マウスに抗生物質を投与し腸内細菌を除去すると、短鎖脂肪酸は著しく減ったことから、これらの短鎖脂肪酸は腸内細菌によって作られたことが分かった。
さらにメトホルミンを与えたマウスでは、便の短鎖脂肪酸の13C含有率はさらに上昇したことから、この実験でもメトホルミンが腸へのブドウ糖排出を促すことが確かめられた。

[右]今回、それとは別に人は糖を腸に排出することにより腸内細菌に栄養を与え、短鎖脂肪酸を作らせているという新しいメカニズムがあることが明らかになった。メトホルミンは腸へのブドウ糖排出を強める。
腸への糖排出による人と腸内細菌の新しい共生関係を発見
これまで、人をはじめとした動物は、自分達が消化できない食物繊維を食事としてとり、それを腸内細菌に栄養として与え、その副産物としてできる短鎖脂肪酸を利用していると考えられてきた。これが健康維持ために食物繊維を取ることが薦められる理由のひとつだ。
今回の研究では、動物は糖を腸に排出することにより腸内細菌に栄養を与えて短鎖脂肪酸を作らせる、という新しいメカニズムがあることが分かった。これは、動物と腸内細菌の関係について、想定されていなかった新発見としている。

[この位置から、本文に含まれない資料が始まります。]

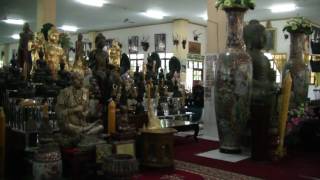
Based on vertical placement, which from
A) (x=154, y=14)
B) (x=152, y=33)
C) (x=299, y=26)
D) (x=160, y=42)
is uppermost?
(x=154, y=14)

短鎖脂肪酸は多くの重要な役割をもつ、動物と腸内細菌の共棲関係の鍵となる物質だ。近年、腸内環境の乱れがさまざまな病気の原因になることが注目されているが、今後、腸への糖排出を増加させる薬剤が開発できれば、腸内細菌に十分に栄養を与えてより良い腸内環境を作り、さまざまな病気の治療に役立つ可能性がある。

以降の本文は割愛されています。